Gıda ürünlerini, temizlik ve hijyen malzemelerini plastikle ambalajlayanların alışveriş yapanlardan poşet parası alması kadar absürt bir uygulama elbette bir tepkiye neden olacaktı. Bunu AKP sözcüleri de ifade ediyor, poşet kullanımının azaldığını söylüyor. Plastik poşetlerin paralı hale gelmesinden hangi yandaş patronların ve sermaye kuruluşlarının para kazandığı bir tarafa, burada asıl önemli olan milyonlarca insanın aynı anda ortak bir refleks göstermiş olması, paralı hale getirilen plastik poşetlere aynı zaman diliminde, farklı farklı yerlerde tepki gösterip ortak hareket etmesidir. Bunu milyonlarca insanın katıldığı pasif ama kendi içinde anlamlı bir eylem olarak da görmek gerekir. İşçi ve emekçilerden kesintiyle oluşturulan Bireysel Emeklilik Sigortası’na (BES) karşı da böylesine bir tepki gerçekleştirilmiş, uygulama boşa çıkarılmıştı. İstediğini yapamayan Erdoğan hükümeti bir kez daha işçileri zorunlu olarak BES’e dahil etme yoluna gitti.
Sonuç olarak, paralı hale getirilen plastik poşetlere karşı gösterilen refleks, emekçilerin yaşamlarını doğrudan etkileyen koşullar oluştuğunda bir tepki gösterebildiğini bir kez daha ortaya koymuştur. Her şeye zam yağarken, hak gaspları artarken, sömürüye, baskıya ses çıkaramayan kitlelerin paralı poşetlere tepki duymasını kimileri küçümseye de bilir. Ancak burada önemli olan bilinç ve örgütlenme düzeyi epey zayıf, eylemsel deneyimleri az, gericilikle kuşatılarak refleksleri köreltilmiş kitlelerin bir yerden tepki vermeye başlamasıdır.

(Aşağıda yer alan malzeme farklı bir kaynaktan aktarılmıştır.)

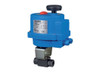1-1/16-12 Bonomi 8E3300-00 - Ball Valve, High Pressure, Carbon Steel, SAE Threaded, Full Port, with Electric Actuator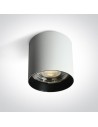 One Light TORI ceiling 15W 3000K white 12115F/W/W.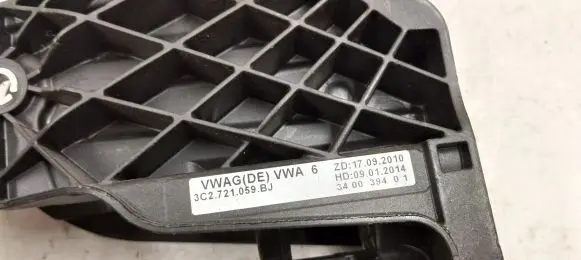 Audi A3 S3 8V Clutch pedal 3c2721059bj 1k0721796k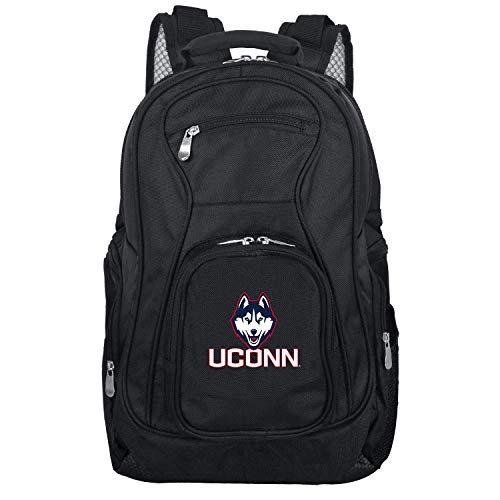 Denco UConn Huskies Laptop Backpack- Fits Most 17 Inch Laptops and Tablets - Ideal for Work, Travel, School, College, and Commuting
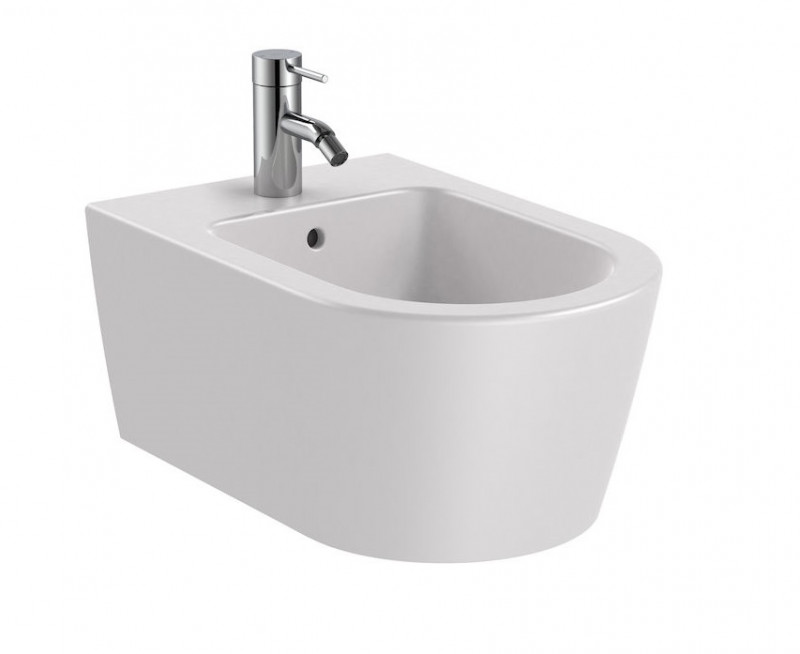Roca Inspira Round bidet podwieszany perłowy A357525630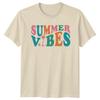 Sommer Vibes Unisex T-Shirt Strandurlaub Sommer Sommerurlaub Geschenk Für Sie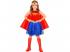 Wonder Girl klasszikus lány jelmez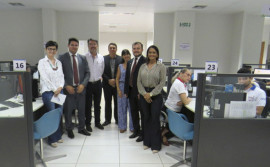 Superintendente do Procon estadual visita futuras instalações do Procon em Palmas e destaca parceria com município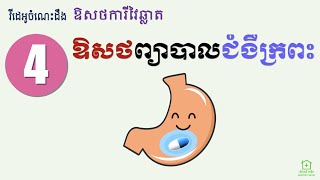 ជំងឺក្រពះ [2] - ប្រភេទនៃឱសថព្យាបាល (Stomach Medicines [2] - Types of Medicines)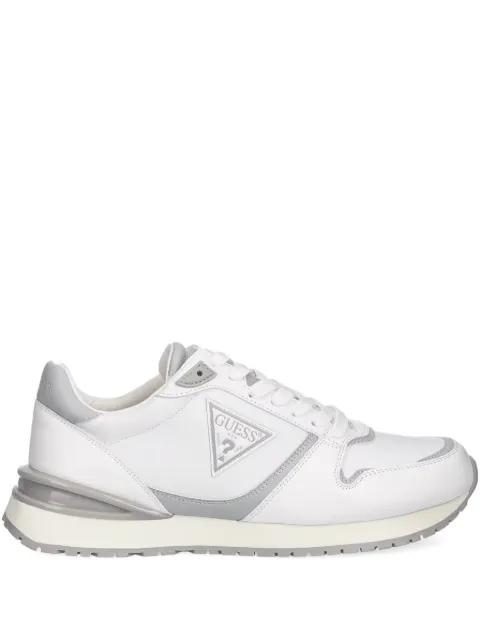 Island logo-plaque sneakers by GUESS USA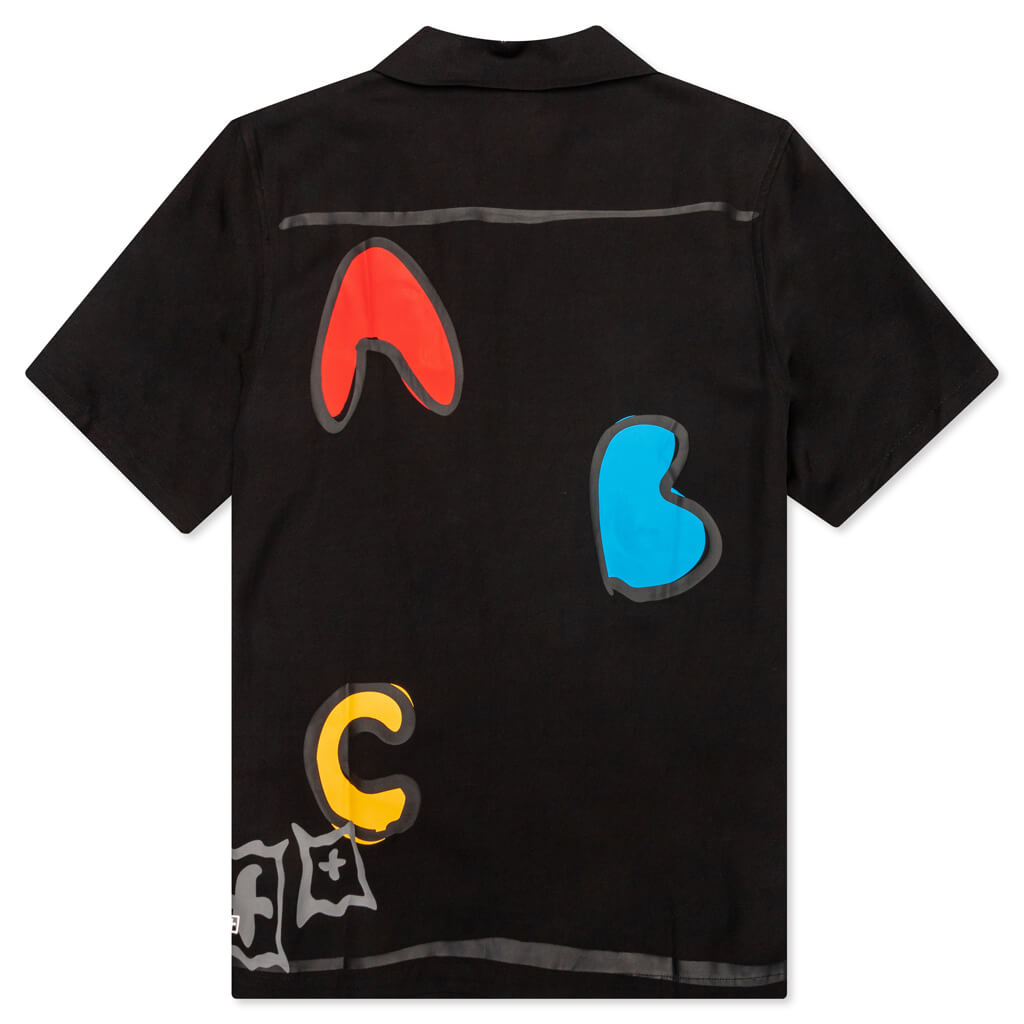 Won Wun S/S Shirt - Black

Siyasal ve toplumsal şartların, sahte kamplaşmalar yoluyla emekçilerin birliğinin daha da parçaladığı, her şeyin yoksulların aleyhinde olduğu bir dönemde on milyonların gösterdiği bu ortak refleks anlamlıdır. Baskı ve zorbalığın egemen olduğu verili koşulları da unutmadan verilen böylesi pasif tepkiler bu uygulamanın gerisindeki sömürü politikasını görebildiklerinin bir göstergesidir. Bu geliştirilmesi, biçim verilmesi gereken bir olanaktır. Böylesi örneklerin AKP iktidarının kitleleri kandırmak için taktığı maskeleri düşürdüğü, emekçilerin verdiği “küçük” tepkilerin ise yarının kitle eylemlerinin önünü açacak potansiyeli barındırdığı unutulmamalıdır.